By the time Davidson guard Jason Richards's last-second shot that would have won the game caromed off the backboard, Self had fallen to his knees, bowled over by the weight of the moment. Survival, not celebration, was the prevailing sensation. But Self was a new man once he returned home that night with his wife, Cindy, and their children, Lauren, 17, and Tyler, 14. At 2 a.m. the family gathered on the sofa of the sprawling basement game room and watched the replay of the victory with a new outlook. "Our house had been full for weeks, and now it was just us," Cindy said later. "Everybody was so excited, but Bill was the only one awake at the end. The rest of us were zonked out. I think it was 3:30 when he finally said, 'O.K., everybody, go to bed.' "

As Kansas prepared for the Final Four, memories of their long journey to get there came flooding back for Bill and Cindy, sweethearts since their days as Oklahoma State students. At a tip-off event in San Antonio on the Thursday night before the final, Bill sat onstage with the other three head coaches and recalled how in 1984 he had injured his knee before his senior season while working at the Kansas basketball camp run by then Jayhawks coach Larry Brown. "Coach Brown felt terrible," said Self, who was a four-year letterman at guard for OSU, "and the worse he felt, the more I limped." When Brown asked Self what he could do to repay him, Self's reply was direct: Hire me as your graduate assistant next year. And Brown did, tapping Self to replace a departing GA named John Calipari.

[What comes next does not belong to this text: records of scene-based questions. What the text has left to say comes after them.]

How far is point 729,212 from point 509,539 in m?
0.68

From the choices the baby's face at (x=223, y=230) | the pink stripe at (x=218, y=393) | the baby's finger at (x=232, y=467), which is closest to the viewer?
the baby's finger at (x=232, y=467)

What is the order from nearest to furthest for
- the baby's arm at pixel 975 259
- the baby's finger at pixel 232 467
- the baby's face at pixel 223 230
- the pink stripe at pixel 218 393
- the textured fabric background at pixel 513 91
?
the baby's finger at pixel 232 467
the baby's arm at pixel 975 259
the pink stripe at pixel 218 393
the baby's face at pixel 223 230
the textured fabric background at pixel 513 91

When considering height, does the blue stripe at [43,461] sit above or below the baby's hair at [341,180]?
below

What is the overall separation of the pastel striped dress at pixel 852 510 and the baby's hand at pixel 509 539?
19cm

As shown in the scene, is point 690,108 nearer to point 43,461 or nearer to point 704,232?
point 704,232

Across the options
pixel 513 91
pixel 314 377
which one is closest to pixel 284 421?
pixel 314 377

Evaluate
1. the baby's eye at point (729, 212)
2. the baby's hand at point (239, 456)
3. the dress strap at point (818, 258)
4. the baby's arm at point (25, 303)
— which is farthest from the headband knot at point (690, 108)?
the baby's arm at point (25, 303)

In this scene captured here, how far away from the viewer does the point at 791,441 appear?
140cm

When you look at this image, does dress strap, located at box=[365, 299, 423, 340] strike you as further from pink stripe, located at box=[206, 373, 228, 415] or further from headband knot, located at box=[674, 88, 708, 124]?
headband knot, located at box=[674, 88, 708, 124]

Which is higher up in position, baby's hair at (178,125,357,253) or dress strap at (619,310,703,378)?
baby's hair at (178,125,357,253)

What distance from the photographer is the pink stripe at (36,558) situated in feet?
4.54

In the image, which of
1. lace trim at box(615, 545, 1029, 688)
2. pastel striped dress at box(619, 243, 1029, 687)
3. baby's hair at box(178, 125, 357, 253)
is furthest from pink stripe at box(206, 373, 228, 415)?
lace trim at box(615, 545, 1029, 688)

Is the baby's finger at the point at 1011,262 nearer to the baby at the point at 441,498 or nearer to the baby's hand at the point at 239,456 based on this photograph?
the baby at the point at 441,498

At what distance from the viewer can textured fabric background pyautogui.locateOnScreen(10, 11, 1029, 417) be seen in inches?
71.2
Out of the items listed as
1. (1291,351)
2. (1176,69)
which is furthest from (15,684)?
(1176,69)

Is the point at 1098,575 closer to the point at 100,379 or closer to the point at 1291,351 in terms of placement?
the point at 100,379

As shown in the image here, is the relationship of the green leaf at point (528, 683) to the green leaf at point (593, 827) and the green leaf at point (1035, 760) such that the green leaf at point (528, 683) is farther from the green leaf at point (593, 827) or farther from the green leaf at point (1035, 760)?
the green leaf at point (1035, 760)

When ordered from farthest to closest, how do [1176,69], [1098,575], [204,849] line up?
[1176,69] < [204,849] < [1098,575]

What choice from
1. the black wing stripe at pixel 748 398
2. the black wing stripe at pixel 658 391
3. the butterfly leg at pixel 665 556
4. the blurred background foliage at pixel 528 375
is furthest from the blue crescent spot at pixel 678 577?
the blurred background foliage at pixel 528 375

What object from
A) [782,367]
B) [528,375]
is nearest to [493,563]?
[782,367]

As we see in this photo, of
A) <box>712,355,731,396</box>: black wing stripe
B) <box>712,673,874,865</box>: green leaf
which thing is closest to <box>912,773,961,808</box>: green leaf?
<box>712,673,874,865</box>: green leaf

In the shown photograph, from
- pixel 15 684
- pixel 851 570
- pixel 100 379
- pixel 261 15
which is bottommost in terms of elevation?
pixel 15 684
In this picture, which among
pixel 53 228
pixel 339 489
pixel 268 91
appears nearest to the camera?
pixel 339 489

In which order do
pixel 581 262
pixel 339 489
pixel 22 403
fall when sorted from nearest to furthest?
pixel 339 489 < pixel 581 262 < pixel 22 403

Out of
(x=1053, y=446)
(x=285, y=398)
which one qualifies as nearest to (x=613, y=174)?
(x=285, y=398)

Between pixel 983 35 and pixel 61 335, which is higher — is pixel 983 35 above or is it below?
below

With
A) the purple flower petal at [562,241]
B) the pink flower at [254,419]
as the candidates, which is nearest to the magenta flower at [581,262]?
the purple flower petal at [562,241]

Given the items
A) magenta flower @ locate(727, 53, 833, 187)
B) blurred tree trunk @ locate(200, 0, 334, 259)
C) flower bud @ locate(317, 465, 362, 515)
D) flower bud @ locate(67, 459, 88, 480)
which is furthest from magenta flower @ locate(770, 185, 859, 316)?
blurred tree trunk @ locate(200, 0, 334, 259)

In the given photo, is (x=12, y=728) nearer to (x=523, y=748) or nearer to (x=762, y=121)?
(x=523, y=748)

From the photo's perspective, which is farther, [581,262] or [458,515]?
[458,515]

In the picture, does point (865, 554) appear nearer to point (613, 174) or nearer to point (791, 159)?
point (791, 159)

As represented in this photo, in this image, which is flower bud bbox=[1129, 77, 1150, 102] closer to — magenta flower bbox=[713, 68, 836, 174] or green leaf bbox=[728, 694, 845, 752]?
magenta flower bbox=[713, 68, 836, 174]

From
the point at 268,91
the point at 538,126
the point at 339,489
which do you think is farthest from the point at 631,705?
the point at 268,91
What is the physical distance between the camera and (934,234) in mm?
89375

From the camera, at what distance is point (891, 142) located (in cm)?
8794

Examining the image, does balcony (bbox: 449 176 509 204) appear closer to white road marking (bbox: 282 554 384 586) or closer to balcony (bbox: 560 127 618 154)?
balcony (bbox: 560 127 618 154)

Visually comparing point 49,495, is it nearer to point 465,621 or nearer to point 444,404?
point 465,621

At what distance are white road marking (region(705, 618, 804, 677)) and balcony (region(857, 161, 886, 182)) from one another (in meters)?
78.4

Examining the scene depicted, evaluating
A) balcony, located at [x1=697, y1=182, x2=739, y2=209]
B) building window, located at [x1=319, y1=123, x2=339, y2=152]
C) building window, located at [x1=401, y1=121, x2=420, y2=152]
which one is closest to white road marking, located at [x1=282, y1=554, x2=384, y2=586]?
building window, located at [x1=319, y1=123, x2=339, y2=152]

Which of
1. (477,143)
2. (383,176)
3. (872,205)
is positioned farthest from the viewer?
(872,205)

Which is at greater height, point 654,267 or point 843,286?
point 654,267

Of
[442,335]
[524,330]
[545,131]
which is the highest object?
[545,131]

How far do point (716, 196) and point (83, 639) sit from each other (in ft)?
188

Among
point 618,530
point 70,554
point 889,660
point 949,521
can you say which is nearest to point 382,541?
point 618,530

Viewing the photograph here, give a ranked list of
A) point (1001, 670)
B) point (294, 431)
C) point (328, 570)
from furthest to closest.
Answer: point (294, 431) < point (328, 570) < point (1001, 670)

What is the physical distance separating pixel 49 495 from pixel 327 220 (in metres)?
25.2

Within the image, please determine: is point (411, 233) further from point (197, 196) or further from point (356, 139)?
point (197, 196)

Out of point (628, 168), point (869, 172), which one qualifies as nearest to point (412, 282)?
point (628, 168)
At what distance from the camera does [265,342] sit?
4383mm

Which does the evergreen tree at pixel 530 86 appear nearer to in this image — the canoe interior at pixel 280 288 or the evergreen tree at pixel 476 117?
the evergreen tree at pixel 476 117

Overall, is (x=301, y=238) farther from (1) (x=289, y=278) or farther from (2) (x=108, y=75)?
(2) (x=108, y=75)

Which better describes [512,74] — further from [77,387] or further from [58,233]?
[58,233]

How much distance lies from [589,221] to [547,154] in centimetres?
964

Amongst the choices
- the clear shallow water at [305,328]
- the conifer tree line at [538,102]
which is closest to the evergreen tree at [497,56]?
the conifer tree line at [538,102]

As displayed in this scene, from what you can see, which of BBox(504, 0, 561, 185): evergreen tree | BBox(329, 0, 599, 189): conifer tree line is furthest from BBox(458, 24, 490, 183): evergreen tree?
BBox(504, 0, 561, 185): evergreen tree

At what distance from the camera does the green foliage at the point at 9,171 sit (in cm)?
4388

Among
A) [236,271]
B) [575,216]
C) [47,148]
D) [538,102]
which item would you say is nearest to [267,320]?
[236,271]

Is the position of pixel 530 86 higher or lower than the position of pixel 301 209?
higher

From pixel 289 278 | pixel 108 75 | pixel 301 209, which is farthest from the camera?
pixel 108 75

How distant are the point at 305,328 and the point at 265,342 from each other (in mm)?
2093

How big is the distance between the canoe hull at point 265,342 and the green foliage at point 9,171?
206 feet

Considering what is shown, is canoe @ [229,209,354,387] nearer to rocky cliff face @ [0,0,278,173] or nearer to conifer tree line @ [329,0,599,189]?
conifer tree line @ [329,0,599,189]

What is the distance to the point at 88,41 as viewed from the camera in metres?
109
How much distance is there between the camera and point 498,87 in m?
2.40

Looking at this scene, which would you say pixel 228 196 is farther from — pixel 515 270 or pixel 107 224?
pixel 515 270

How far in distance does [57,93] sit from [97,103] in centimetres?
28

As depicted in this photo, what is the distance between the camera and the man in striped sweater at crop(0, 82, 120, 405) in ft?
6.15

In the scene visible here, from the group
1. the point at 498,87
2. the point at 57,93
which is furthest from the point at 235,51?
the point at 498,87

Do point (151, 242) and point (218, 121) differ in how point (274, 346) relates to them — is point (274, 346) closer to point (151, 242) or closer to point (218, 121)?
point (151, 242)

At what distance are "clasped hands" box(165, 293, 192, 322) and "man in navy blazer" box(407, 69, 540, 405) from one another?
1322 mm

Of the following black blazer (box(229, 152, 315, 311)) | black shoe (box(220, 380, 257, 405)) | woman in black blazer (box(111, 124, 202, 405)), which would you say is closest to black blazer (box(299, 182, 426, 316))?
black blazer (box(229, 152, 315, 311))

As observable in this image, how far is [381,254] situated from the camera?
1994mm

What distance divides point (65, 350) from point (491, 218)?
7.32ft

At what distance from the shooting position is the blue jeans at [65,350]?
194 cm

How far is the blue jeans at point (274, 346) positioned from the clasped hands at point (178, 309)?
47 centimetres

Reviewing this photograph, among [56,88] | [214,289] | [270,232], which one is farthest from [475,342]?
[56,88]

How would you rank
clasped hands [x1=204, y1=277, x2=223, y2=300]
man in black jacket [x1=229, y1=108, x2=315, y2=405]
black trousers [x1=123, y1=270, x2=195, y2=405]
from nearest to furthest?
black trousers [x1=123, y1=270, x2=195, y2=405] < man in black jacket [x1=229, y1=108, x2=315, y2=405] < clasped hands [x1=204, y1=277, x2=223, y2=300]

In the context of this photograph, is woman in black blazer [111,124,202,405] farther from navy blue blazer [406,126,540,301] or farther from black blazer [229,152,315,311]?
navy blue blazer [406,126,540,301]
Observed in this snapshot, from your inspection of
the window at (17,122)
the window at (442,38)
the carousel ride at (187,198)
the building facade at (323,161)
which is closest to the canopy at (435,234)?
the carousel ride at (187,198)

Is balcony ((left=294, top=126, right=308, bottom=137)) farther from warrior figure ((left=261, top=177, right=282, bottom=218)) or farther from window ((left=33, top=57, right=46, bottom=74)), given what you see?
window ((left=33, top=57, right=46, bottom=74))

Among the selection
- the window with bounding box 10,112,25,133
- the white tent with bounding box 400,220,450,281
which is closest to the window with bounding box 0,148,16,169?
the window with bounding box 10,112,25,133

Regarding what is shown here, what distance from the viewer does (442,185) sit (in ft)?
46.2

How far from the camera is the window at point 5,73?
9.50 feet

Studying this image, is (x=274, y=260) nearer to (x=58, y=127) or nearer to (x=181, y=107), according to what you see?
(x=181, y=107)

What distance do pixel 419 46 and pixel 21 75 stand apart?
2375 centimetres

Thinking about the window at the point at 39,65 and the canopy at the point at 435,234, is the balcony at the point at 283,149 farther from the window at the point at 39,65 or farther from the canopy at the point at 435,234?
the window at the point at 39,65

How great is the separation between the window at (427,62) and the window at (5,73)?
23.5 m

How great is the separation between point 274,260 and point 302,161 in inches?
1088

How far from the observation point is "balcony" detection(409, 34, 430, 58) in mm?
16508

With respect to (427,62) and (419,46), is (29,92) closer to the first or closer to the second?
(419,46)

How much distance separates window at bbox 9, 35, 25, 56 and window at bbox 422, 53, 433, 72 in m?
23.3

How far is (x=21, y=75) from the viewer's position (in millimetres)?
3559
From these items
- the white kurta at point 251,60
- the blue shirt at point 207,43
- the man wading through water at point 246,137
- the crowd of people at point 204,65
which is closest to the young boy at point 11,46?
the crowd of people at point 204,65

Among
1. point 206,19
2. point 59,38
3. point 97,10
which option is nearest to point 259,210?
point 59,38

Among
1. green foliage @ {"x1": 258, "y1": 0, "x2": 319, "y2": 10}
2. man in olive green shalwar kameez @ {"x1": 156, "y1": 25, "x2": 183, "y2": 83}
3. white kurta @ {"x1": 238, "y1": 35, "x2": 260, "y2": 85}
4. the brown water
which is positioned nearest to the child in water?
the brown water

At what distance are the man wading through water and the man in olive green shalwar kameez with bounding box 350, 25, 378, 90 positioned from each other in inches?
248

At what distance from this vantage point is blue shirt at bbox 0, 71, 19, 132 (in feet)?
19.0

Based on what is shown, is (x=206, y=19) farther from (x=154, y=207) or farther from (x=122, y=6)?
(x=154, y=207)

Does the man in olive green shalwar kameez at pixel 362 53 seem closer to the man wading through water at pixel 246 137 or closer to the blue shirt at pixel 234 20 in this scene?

The most troublesome memory for Self was one from the end of his second season at Kansas, in 2005, after the Jayhawks had been upset in the first round of the NCAAs by Bucknell. A few weeks later he sat in a private room at a St. Louis restaurant watching Illinois, the previous team he had coached, lose in the national title game to North Carolina, which was coached by his predecessor at Kansas, Roy Williams. "I was happy that Illinois was there, but I was also, to be quite candid, jealous," Self says. "Because those were the guys my staff had put together. Then you had the Kansas contingent that was jealous because Roy was playing and we were not. It was the most frustrating time for me as a coach that didn't have anything to do with winning or losing."

There would be another first-round defeat, to Bradley, the next year, followed by a loss in the Elite Eight last season, this time as a No. 1 seed to UCLA. Says Cindy, "It was like, Ugh, are we going to get over this hump?"